Hi folks, It's the first time I am using Dagger so maybe it's an obvious question 🙂 I am trying to build a workflow that involves LLM calls, specifically Claude 3.5.
I am using the LLM to go over a pretty large codebase, which cause my workflow to reach the max api limits of tokens per minute.
Is there any way that I can configure Dagger to slow down the LLM requests to avoid hitting those rate limits? Thanks!

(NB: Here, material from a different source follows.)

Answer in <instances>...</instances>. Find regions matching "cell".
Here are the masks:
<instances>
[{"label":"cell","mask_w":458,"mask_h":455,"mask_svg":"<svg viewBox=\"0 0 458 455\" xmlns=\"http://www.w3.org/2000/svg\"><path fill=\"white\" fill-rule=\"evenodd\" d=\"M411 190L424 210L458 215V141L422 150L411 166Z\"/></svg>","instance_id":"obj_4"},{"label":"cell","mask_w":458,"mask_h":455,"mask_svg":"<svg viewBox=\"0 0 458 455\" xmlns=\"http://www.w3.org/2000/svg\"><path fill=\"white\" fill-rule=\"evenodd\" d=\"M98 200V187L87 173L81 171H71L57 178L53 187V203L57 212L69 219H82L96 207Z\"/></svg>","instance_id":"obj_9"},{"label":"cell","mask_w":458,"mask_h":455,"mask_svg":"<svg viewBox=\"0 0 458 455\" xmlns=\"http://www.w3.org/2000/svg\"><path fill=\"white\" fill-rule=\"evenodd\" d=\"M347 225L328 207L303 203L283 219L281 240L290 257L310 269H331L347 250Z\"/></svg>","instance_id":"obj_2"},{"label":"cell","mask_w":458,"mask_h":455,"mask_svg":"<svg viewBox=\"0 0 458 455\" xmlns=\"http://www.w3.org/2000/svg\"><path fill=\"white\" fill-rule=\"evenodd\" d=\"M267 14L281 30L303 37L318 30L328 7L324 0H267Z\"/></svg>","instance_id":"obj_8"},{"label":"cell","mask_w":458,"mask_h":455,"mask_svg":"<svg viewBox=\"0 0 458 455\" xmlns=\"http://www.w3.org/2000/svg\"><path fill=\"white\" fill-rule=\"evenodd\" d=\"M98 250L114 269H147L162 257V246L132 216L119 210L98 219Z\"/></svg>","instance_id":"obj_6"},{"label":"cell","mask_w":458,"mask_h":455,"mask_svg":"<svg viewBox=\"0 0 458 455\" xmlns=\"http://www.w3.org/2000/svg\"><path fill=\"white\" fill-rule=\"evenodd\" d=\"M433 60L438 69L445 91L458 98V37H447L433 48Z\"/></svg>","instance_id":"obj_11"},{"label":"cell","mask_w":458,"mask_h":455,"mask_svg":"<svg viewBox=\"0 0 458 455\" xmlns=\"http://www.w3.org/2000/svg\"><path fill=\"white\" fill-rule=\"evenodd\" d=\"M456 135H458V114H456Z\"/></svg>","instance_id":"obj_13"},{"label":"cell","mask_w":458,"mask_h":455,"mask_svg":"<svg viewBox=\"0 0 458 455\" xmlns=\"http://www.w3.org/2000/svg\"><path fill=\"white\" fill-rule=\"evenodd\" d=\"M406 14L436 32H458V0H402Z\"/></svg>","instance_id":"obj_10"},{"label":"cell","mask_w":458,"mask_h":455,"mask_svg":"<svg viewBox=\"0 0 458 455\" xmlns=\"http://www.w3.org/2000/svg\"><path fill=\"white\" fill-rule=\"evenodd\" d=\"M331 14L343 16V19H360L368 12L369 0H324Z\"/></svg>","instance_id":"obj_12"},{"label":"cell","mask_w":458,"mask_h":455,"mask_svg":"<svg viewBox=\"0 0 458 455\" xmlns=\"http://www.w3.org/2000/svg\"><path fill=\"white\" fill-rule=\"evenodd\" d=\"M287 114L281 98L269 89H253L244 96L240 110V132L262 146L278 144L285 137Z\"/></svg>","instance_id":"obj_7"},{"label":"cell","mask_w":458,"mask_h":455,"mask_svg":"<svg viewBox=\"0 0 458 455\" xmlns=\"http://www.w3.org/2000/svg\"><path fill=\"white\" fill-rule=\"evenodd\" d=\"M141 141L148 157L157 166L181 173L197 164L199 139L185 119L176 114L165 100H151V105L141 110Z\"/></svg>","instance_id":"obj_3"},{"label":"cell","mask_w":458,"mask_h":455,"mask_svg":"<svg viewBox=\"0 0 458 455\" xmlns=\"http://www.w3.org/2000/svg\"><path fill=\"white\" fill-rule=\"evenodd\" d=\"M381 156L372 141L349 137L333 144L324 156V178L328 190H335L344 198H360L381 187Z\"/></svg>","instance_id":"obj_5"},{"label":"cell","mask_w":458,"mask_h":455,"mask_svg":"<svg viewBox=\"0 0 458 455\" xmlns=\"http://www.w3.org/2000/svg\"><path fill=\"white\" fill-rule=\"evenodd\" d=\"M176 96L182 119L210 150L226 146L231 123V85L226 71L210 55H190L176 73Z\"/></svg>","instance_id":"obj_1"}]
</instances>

#How to avoid API rate limits when writing LLM workflows
1 messages · Page 1 of 1 (latest)
I opened this issue for configurable retries: https://github.com/dagger/dagger/issues/9970
I wonder if that should include backoff logic too
Thank you! I upvoted the issue.
Do you think there is a workaround or something I can do until this is implemented?
Not that I've tried, maybe a proxy like litellm (https://docs.litellm.ai/docs/) can handle it but I don't know for sure
@neat turret did you have some ideas for retry logic already?
I had one idea, but then it failed and I haven't gotten back to it. I wanted to inject a custom client to the LLM that detected errors and retried, but not all providers support that. But now that I think about it again, we can probably just wrap the entire loop in retry logic, as long as we can detect retryable errors. Might need some kind of collaboration between the generic outer loop and the per-provider code, like inside of SendQuery it could annotate the error based on provider-specific error checking.